◆ INSTRUCTIONS FOR THE TASK ◆
Rewrite the records below, replacing "elevation" with "height" and keeping every other part unchanged. Omit the pictures from your answer.

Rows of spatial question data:
■ ■ ■

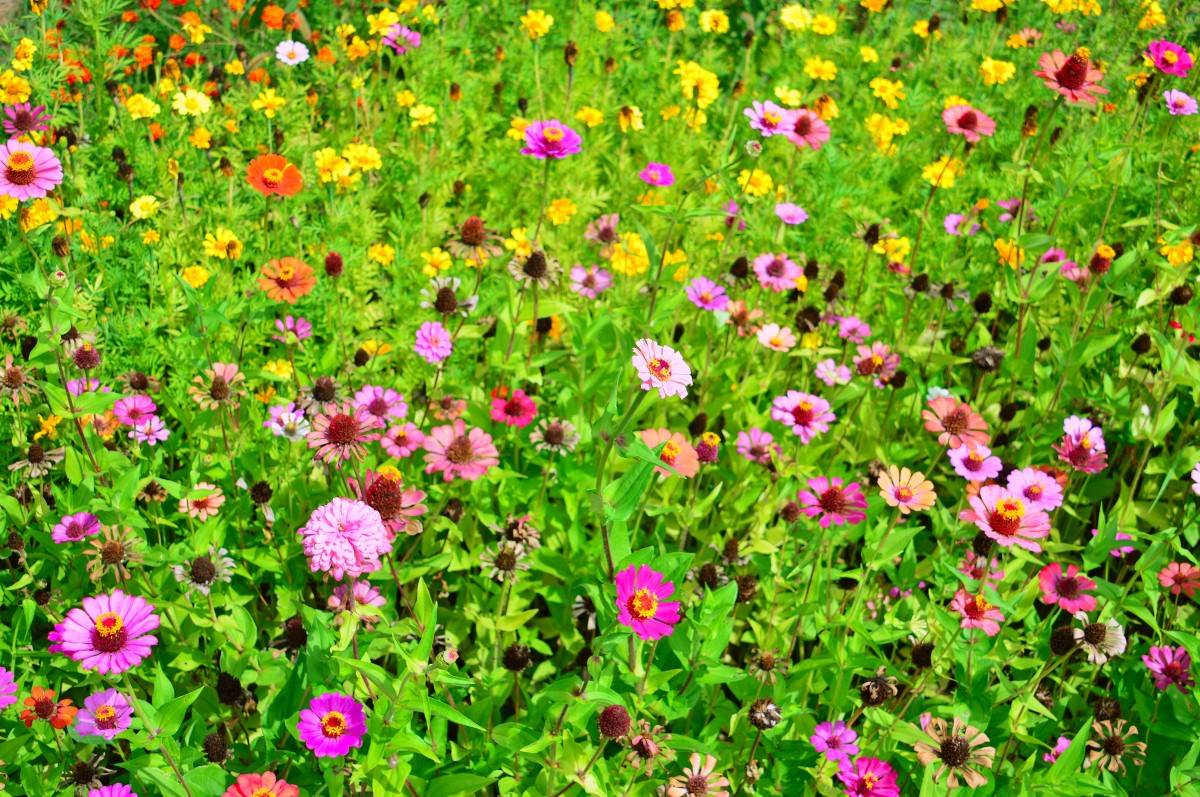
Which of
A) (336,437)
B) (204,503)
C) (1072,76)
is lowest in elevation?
(204,503)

■ ■ ■

◆ SOLVED EXERCISE ◆
Which of
A) (336,437)
B) (204,503)
C) (1072,76)
is lowest in height?
(204,503)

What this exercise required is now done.